Un elenco inquietante, che sembra l’inventario di un film noir. Ma è reale. È quello che la Squadra Mobile di Trieste ha sequestrato martedì scorso nella casa di Sebastiano Visintin, 73 anni, ex fotografo, ora ufficialmente indagato per l’omicidio della moglie, Liliana Resinovich, scomparsa il 14 dicembre 2021, ritrovata morta il 5 gennaio nel parco dell’ex ospedale psichiatrico. Coltelli, forbici, tronchesi, cesoie. E poi un maglione, dei guanti, persino delle posate: questi sono gli oggetti requisiti dagli investigatori. Una svolta che arriva dopo anni in cui il caso era rimasto incagliato nella pista del suicidio. Tesi che non ha mai convinto davvero nessuno. E nemmeno il gip, che ha chiesto nuovi accertamenti. Sebastiano ha deciso di evitare il confronto con la stampa. E parte in direzione Carinzia, Austria. Da lì, spiega: “Mi preparo e prendo la bici, forse vado a Felden, farò il giro del lago. Nel pomeriggio andrò in sauna”. Relax, nonostante tutto. L’uomo dice di essere “tranquillo” e “sereno”. Anche dopo aver ricevuto l’avviso di garanzia durante la perquisizione in casa. A Quarto Grado ha detto che gli agenti hanno visionato anche il suo computer, pieno di “600 mila foto di me e Liliana durante i nostri viaggi”.
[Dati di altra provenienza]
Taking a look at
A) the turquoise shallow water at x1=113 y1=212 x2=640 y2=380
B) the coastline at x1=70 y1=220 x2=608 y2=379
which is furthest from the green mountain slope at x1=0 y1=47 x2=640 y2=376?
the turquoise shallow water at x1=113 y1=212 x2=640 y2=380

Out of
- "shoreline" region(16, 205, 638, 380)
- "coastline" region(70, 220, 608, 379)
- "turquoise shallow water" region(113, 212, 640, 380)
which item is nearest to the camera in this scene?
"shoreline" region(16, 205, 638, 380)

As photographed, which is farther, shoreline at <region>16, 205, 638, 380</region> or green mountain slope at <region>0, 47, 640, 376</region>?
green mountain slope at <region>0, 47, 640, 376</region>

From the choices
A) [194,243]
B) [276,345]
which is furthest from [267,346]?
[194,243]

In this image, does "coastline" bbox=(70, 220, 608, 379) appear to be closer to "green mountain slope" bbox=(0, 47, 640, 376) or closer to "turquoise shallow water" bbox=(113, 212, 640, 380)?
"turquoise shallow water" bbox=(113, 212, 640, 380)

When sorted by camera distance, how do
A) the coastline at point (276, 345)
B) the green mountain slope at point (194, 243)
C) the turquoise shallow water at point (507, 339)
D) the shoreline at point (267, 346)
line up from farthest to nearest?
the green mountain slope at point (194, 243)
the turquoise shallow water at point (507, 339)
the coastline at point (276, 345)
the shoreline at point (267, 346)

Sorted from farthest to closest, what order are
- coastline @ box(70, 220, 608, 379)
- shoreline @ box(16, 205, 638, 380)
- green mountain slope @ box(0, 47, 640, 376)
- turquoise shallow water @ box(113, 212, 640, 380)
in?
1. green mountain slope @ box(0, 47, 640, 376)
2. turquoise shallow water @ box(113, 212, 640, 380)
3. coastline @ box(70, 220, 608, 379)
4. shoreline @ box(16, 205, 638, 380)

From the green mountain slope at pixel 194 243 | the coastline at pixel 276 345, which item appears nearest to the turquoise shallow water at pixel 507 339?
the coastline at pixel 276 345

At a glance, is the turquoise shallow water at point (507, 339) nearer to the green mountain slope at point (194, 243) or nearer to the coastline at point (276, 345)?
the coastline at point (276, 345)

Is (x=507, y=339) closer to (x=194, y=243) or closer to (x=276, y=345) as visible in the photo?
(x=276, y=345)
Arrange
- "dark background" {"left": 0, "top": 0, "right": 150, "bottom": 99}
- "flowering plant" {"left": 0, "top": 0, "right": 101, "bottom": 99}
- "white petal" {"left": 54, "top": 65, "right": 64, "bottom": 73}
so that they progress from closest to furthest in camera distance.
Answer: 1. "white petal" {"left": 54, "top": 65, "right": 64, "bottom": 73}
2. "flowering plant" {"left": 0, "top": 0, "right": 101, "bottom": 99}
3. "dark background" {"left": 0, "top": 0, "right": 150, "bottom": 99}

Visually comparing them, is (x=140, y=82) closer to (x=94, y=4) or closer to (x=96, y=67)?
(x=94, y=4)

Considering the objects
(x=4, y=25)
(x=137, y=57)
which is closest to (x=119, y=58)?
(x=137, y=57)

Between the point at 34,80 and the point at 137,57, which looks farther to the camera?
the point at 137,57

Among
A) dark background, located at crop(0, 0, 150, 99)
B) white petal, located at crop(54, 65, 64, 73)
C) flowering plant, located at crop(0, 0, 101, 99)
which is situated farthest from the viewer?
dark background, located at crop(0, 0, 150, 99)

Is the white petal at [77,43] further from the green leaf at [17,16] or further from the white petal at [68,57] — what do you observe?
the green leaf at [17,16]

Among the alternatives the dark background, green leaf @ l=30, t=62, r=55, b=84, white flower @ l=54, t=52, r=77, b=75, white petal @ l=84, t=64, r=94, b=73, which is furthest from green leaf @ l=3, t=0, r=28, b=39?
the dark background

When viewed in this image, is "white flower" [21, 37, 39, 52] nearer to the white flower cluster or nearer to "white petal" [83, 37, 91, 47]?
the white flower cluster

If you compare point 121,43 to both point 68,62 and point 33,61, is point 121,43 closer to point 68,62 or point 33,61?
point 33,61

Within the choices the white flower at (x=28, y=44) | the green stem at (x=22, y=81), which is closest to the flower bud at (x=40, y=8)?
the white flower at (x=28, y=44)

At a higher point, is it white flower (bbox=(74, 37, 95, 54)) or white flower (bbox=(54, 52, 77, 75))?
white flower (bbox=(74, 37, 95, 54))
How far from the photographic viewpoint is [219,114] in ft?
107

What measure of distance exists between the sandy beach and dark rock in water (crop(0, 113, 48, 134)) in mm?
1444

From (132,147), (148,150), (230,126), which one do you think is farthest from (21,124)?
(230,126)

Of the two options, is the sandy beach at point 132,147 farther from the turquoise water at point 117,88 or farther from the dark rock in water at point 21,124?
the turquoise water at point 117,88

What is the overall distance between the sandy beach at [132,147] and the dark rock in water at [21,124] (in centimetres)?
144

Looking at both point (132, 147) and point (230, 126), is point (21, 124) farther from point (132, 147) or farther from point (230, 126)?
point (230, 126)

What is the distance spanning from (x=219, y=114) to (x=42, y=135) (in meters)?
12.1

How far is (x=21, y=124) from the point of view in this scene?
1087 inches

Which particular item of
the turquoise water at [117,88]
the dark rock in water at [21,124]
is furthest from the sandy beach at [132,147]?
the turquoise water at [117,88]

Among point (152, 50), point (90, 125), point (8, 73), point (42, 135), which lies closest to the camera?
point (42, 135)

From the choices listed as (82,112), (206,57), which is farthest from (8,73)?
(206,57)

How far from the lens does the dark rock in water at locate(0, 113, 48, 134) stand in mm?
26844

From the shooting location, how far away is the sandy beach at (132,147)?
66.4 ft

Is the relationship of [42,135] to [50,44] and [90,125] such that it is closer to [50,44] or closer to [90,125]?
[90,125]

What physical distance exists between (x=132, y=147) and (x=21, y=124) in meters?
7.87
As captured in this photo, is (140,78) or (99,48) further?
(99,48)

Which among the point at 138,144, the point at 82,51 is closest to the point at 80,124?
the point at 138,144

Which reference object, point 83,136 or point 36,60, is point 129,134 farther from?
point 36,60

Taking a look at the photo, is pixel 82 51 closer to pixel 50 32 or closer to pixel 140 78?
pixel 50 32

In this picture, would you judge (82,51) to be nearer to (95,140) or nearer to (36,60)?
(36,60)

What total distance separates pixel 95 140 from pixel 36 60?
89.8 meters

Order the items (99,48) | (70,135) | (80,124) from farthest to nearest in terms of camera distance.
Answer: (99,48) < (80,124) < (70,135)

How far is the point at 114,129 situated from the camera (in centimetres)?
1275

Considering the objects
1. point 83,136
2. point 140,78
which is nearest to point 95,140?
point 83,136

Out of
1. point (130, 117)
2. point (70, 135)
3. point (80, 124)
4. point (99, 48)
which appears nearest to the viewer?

Ma i guanti e quel maglione sequestrati riportano un dettaglio: “Un’impronta guantata” trovata su uno dei sacchi in cui era stato rinchiuso il corpo di Liliana. Unica traccia rimasta. E adesso quegli oggetti tornano centrali. Sebastiano ribadisce: “Erano già stati altre volte qui da me, non ho cambiato nulla dentro e non mi aspettavo che sarebbero tornati, ma resto sereno, vedremo cosa diranno”. Il suo avvocato, Paolo Bevilacqua, ha detto che l’avviso è “un atto dovuto che stupisce a distanza di così tanto tempo dall’originaria iscrizione di reato”. E si chiede: “Perché proprio Sebastiano?”, ma soprattutto: “Perché solo lui?”. Claudio Sterpin, 80 anni, l’uomo che Liliana stava frequentando poco prima della morte – e con cui progettava, secondo le sue parole, una nuova vita – ha commentato: “Finalmente! Da tre anni aspettavo questo momento. Un grazie va a Sergio e agli altri familiari di Liliana che hanno evitato la cremazione, consentendo all'inchiesta di avere questo sviluppo”. E proprio Sergio, fratello della vittima, ha aggiunto: “Spero che gli inquirenti vadano avanti, facciano il loro lavoro”.